Bir insanı en iyi üslubu tanımlar
İnsanlara hizmetin parayla satın alındığı ve paranın artık güç anlamına geldiği günümüzde, ne kadar istemesek de kendimizi bulunmak istemediğimiz bazı olayların ve diyalogların içerisinde bulabiliyoruz bazen. Hele ki hizmet aldığınız bir yerde, bir kiracı olarak kalıyorsanız, bu tarz durumlarla karşılaşmanız daha olası.
Bir insanı en iyi nasıl tanımlarsınız? Sorusuna verilebilecek en iyi karşılığın ‘üslup’ olduğunu düşünüyorum. Kullanılan kelimelerin ifade ediliş biçimi, yani ne söylenenden çok, nasıl söylendiği önemlidir karşıdaki kişinin. İnsanlara hizmet verilen bir yerde, buna daha çok dikkat edilmelidir kesinlikle.
İki gün önce kaldığımız pansiyonun el değiştirmesiyle, işletmeyi yeni sahipleri devraldı. İstek, öneri ve şikâyetlerin dile getirilmesi adı altında yeni sahipleriyle tanışmak istedik hepimiz doğal olarak. Kimi memur, kimi çalışan, kimi de üniversite öğrencisi kaldığımız yerde. Yeni yöneticiler, tanışmak için belirlenen vakitte gelmemekle birlikte öyle bir havayla girdiler ki içeriye, küçük dağları ben yarattım havası hâkimdi her ikisinde de.

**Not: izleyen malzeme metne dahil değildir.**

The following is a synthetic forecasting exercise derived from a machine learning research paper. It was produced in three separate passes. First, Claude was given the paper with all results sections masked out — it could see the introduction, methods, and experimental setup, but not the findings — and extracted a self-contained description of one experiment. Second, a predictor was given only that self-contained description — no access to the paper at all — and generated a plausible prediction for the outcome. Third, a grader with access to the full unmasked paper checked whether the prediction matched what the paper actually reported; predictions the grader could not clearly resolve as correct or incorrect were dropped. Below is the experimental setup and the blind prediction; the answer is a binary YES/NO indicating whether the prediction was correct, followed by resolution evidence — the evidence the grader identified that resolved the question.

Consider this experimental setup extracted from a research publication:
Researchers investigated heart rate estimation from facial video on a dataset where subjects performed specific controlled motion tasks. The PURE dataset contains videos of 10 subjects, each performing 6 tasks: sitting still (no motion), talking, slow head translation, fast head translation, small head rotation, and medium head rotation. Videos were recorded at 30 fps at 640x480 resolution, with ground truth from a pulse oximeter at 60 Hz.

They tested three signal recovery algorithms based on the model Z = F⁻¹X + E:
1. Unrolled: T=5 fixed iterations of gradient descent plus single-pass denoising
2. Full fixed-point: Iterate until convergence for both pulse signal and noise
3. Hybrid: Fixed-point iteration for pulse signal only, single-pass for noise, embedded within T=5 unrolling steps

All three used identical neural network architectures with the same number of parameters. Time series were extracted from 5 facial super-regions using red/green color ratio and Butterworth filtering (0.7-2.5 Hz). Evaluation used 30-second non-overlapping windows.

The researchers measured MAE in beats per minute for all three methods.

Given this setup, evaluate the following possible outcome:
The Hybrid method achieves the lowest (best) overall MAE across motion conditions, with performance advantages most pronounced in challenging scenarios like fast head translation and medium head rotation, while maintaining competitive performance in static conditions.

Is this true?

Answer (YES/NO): NO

Daha çok istek, öneri ve yapılabileceklerin tartışılacağı yerde kendilerine övgüler yağdırarak başladılar konuşmaya. Yok, falan yerde rezidansların da sahibiyiz, yok aynı zamanda emniyet mensubuyum, yok birçok yerde yöneticilik yaptık tarzı gereksiz ve övgü dolu cümleler havada uçuştu konuşmalarının daha başında. İçlerinden biri, satın aldıkları yerle ilgili herhangi bir şikâyet veya bir istek dile getirildiğinde ise, buna sert bir üslupla karşı çıkarak, “sizlere kalacak yer çok, bize de kiracı çok, beğenmeyen çıkıp gidebilir” dedi. Bu tavrı, sahip olduğu maddiyatın vermiş olduğu gereksiz bir özgüvenden başka bir şey değildi sanırım.
“Ben bir öğretmenim ve burada bir hizmet alıyorum. Mesela ben öğrencilerimle bile bu tarz bir üslupla konuşmam, kaldı ki sizin karşınızdaki herkes, eğitim almış, görmüş geçirmiş insanlar, üslubunuz çok yanlış dedi içimizden bir arkadaş” ve çok da doğru söyledi. Bunun üzerine yöneticilerden biri, “Öğrencileriniz sizi Milli Eğitim’e şikâyet eder, isterseniz siz de gidin beni Milli Eğitim’e şikâyet edin” gibi oldukça anlamsız ve yersiz bir karşılık verdi. Öyle tahmin ediyorum, oradaki herkes benim gibi derin bir üzüntüyle içinden sadece gülebilmiştir bu söz üzerine. Yazık, koşullar bazen neleri gerektirebiliyor.